PROBLEM REQUIREMENTS
Reproduce the listing below word for word, leaving out the pictures.

▬▬▬▬▬▬

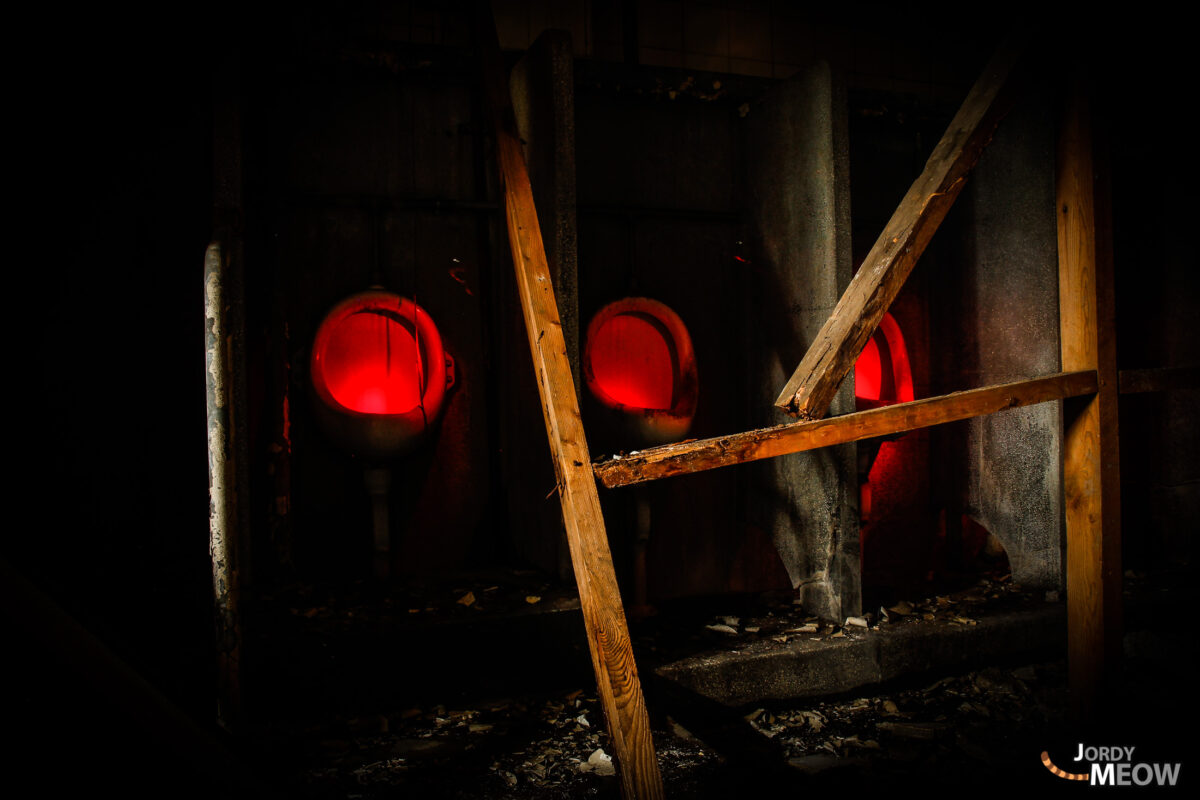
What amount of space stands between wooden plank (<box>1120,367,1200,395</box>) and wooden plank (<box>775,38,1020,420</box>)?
0.88 meters

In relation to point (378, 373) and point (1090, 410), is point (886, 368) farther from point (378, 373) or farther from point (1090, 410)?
point (378, 373)

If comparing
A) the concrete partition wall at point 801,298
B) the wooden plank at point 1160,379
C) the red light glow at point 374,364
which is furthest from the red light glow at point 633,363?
the wooden plank at point 1160,379

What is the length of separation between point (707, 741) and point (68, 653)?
189 cm

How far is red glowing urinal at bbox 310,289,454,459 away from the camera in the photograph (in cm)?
310

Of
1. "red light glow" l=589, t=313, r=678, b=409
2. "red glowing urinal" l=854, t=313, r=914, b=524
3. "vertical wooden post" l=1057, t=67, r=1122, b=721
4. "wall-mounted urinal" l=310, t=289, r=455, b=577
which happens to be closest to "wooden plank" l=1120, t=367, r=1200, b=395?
"vertical wooden post" l=1057, t=67, r=1122, b=721

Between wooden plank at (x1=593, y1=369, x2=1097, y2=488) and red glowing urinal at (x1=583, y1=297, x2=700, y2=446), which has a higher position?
red glowing urinal at (x1=583, y1=297, x2=700, y2=446)

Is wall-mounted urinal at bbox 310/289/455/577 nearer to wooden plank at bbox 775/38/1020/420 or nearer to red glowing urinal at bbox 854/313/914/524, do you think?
wooden plank at bbox 775/38/1020/420

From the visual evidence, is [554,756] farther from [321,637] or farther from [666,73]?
[666,73]

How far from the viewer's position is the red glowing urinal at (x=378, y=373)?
310cm

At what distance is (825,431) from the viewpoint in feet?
6.95

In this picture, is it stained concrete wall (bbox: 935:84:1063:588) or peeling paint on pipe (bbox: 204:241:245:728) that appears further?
stained concrete wall (bbox: 935:84:1063:588)

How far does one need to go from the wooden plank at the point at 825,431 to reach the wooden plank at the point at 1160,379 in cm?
15

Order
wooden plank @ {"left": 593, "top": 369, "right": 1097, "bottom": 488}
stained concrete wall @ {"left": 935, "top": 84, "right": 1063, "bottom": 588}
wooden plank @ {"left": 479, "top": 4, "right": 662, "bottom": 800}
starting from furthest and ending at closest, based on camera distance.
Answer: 1. stained concrete wall @ {"left": 935, "top": 84, "right": 1063, "bottom": 588}
2. wooden plank @ {"left": 593, "top": 369, "right": 1097, "bottom": 488}
3. wooden plank @ {"left": 479, "top": 4, "right": 662, "bottom": 800}

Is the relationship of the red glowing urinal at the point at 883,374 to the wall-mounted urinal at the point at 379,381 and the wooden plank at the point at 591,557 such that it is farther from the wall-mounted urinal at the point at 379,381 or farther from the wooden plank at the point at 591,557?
the wooden plank at the point at 591,557
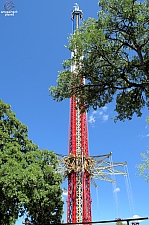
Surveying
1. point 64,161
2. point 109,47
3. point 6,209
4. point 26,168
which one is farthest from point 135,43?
point 64,161

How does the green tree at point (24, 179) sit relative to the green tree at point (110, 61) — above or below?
below

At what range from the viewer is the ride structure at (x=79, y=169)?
19.2m

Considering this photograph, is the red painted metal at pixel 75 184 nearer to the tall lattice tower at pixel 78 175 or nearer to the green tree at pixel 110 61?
the tall lattice tower at pixel 78 175

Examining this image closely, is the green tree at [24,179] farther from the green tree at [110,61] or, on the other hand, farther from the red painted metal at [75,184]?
the red painted metal at [75,184]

▬▬▬▬▬▬

ANSWER TO THIS TASK
What amount of space stands between wooden plank (<box>1120,367,1200,395</box>) and wooden plank (<box>775,38,1020,420</box>)?
0.88 meters

In relation to point (378, 373) and point (1090, 410), is point (886, 368) farther from point (378, 373) or farther from point (1090, 410)?
point (378, 373)

If comparing
A) the concrete partition wall at point 801,298
B) the wooden plank at point 1160,379
C) the red light glow at point 374,364
which is furthest from the red light glow at point 633,363?
the wooden plank at point 1160,379

What is the length of separation between point (707, 741) and point (68, 653)?
189 cm

How far is red glowing urinal at bbox 310,289,454,459 away from the camera in the photograph (in cm)?
310

Of
1. "red light glow" l=589, t=313, r=678, b=409
2. "red glowing urinal" l=854, t=313, r=914, b=524
3. "vertical wooden post" l=1057, t=67, r=1122, b=721
4. "wall-mounted urinal" l=310, t=289, r=455, b=577
which happens to be closest to "wooden plank" l=1120, t=367, r=1200, b=395?
"vertical wooden post" l=1057, t=67, r=1122, b=721

Between wooden plank at (x1=593, y1=369, x2=1097, y2=488) and red glowing urinal at (x1=583, y1=297, x2=700, y2=446), which has a higher position?
red glowing urinal at (x1=583, y1=297, x2=700, y2=446)

Is wall-mounted urinal at bbox 310/289/455/577 nearer to wooden plank at bbox 775/38/1020/420 or nearer to red glowing urinal at bbox 854/313/914/524, do you think?
wooden plank at bbox 775/38/1020/420

From the visual evidence, is [554,756] farther from [321,637] or farther from [666,73]?
[666,73]

How far from the viewer's position is the red glowing urinal at (x=378, y=373)?
310cm

At what distance is (825,431) from the viewpoint in feet?
6.95

In this picture, is it stained concrete wall (bbox: 935:84:1063:588) or peeling paint on pipe (bbox: 204:241:245:728) that appears further?
stained concrete wall (bbox: 935:84:1063:588)

How far does one need to go from the wooden plank at the point at 825,431 to reach the wooden plank at the point at 1160,379 in cm?
15

Order
wooden plank @ {"left": 593, "top": 369, "right": 1097, "bottom": 488}
stained concrete wall @ {"left": 935, "top": 84, "right": 1063, "bottom": 588}
wooden plank @ {"left": 479, "top": 4, "right": 662, "bottom": 800}
starting from furthest and ending at closest, based on camera distance.
Answer: 1. stained concrete wall @ {"left": 935, "top": 84, "right": 1063, "bottom": 588}
2. wooden plank @ {"left": 593, "top": 369, "right": 1097, "bottom": 488}
3. wooden plank @ {"left": 479, "top": 4, "right": 662, "bottom": 800}

Is the relationship of the red glowing urinal at the point at 883,374 to the wall-mounted urinal at the point at 379,381 and the wooden plank at the point at 591,557 such that it is farther from the wall-mounted urinal at the point at 379,381 or farther from the wooden plank at the point at 591,557?
the wooden plank at the point at 591,557
Surveying
1. point 64,161
2. point 109,47
3. point 6,209
4. point 26,168
which one is farthest from point 135,43?
point 64,161

How does the green tree at point (24, 179) sit relative to the green tree at point (110, 61) — above or below?
below

At what range from the viewer is the ride structure at (x=79, y=169)?
19.2m

Considering this photograph, is the red painted metal at pixel 75 184 nearer to the tall lattice tower at pixel 78 175 or nearer to the green tree at pixel 110 61?
the tall lattice tower at pixel 78 175

Examining this image closely, is the green tree at [24,179] farther from the green tree at [110,61] or, on the other hand, farther from the red painted metal at [75,184]?
the red painted metal at [75,184]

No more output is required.